5 mulled wine tips from the Best Sommelier in the World

Crowned best sommelier in the world since 2019, Marc Almert is head sommelier at the Baur Au Lac hotel in Zurich, Switzerland. He warned the beverage trade about five styles of wine that are currently catching his eye.

1. South African Cinsault

“You can never have enough South African wine,” says Almert. While his enthusiasm ranges from Eben Sadie’s Swartland wines to the cooler-climate Pinot Noir and Chardonnay of Walker Bay, two varietals in particular deserve special attention right now, according to Almert.

“The two grape varieties that fascinate me in South Africa at the moment are Sémillon, because you don’t find so many of them internationally, and Cinsault,” he says. “Everyone says we don’t want too much alcohol in our wine and Cinsault makes great wines without high alcohol.”

2. Native grapes

“My big passion is native grapes,” admits Almert. In his own restaurant, he confirms that he is “pouring Neuburger at the moment”, an Austrian grape variety which often produces full-bodied and nutty white wines and which performs particularly well in the Leithaberg region of Burgenland.

This enthusiasm also draws Almert to other countries with a strong catalog of native varieties. “I work a lot with Spain,” he said. “A variety that I have shown to many Pinot Noir lovers is Mencia.” Almert also predicts that “Portugal and Greece will soon be rediscovered by wine drinkers – there is so much to discover”.


Not familiar with PIWI varieties? They could represent the future of many parts of the world. Short for “Pilzwiderstandsfähig”, or “fungus resistant”, many of these new varieties are now rolling out of the lab and into commercial vineyards, with Switzerland and southern Germany proving to be a particular hub. Almert is convinced that their interest extends beyond the scientific community to producers and wine lovers.
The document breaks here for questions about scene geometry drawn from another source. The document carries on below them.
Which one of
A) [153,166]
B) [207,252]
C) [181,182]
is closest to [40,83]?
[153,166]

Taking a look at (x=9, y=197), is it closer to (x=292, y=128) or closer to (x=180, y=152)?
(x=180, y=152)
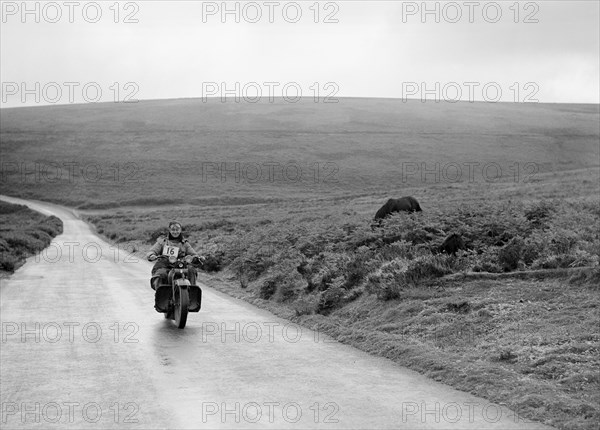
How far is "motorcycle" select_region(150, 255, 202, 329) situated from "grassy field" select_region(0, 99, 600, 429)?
7.61ft

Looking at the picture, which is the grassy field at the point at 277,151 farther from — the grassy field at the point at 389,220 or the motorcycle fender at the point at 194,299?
Answer: the motorcycle fender at the point at 194,299

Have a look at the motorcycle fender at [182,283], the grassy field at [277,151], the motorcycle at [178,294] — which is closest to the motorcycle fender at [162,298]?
the motorcycle at [178,294]

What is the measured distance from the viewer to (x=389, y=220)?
934 inches

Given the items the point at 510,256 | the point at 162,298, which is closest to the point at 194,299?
the point at 162,298

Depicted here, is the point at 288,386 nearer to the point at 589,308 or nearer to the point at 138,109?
the point at 589,308

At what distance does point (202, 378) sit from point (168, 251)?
19.0 ft

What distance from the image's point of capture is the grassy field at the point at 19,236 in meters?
28.9

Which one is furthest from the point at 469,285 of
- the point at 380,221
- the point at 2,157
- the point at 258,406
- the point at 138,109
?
the point at 138,109

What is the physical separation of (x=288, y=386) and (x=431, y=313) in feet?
14.9

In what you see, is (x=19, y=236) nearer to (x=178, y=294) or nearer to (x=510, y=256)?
(x=178, y=294)

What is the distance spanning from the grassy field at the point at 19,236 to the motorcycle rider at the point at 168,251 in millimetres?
12502

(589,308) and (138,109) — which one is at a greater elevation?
(138,109)

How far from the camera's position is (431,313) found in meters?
13.3

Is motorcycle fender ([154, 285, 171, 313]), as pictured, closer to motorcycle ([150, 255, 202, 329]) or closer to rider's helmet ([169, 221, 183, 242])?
motorcycle ([150, 255, 202, 329])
“Nowadays it’s not just about being biodynamic, it’s also about having grapes that can protect against disease,” he asserts, while admitting that “it’s still an absolute niche “. For those wishing to explore further, Almert highlights varietals such as Johanniter, Cabernet Blanc and Sauvignac, adding: “Cabernet Jura is one of the best reds. As for the producers, he points to the Swiss Weingut Lenz and Weingut zum Sternen as particularly successful PIWI pioneers.

4. Austrian organic products

“Among the European countries, Austria is probably the most dynamic,” observes Almert. “They are the ones who talk the most about organic and natural wines, almost every year you have a new DAC and there are more and more winegrower associations.” He expresses a particular enthusiasm for the quality that is now emerging from the southern Styrian region “especially Welschriesling”.

When it comes to Austrian reds, “The variety across the board with the highest quality is the Blaufränkisch,” says Almert. “It has the most opportunity to age and be paired with interesting foods.” That said, for sheer drinkability, “If people like Beaujolais crus, they’ll like Zweigelt.”

Pointing to the Carnuntum region as a particularly exciting hub for this varietal, Almert observes that here “it has the keeping capacity of several Beaujolais crus and there is probably a higher concentration of producers here who take it seriously: people like Payr, Artner and Netzl.

5. Sparkling wine with food

Sparkling may be most often served as an aperitif, but Almert likes to explore the potential of this style to shine with something more substantial than canapes. “I like sparkling wine with food, especially fish dishes with mature vintage champagne,” he recommends. “It invites a great transition from whites to reds.”

But even heartier red meat dishes can shine with the right bubbly, Almert insists. “A sparkling rosé with a certain age can be really interesting with something like a saddle of venison, served Baden-Baden style with cranberries, pear slices and spätzle,” he recommends. “Also with lighter mushrooms like chanterelle.”

Almert also points to creative wine pairing possibilities for sparkling wines that take an alternative stylistic direction to Champagne. For example, the aromatic Muskateller Sekt is perfect for “fun with desserts”.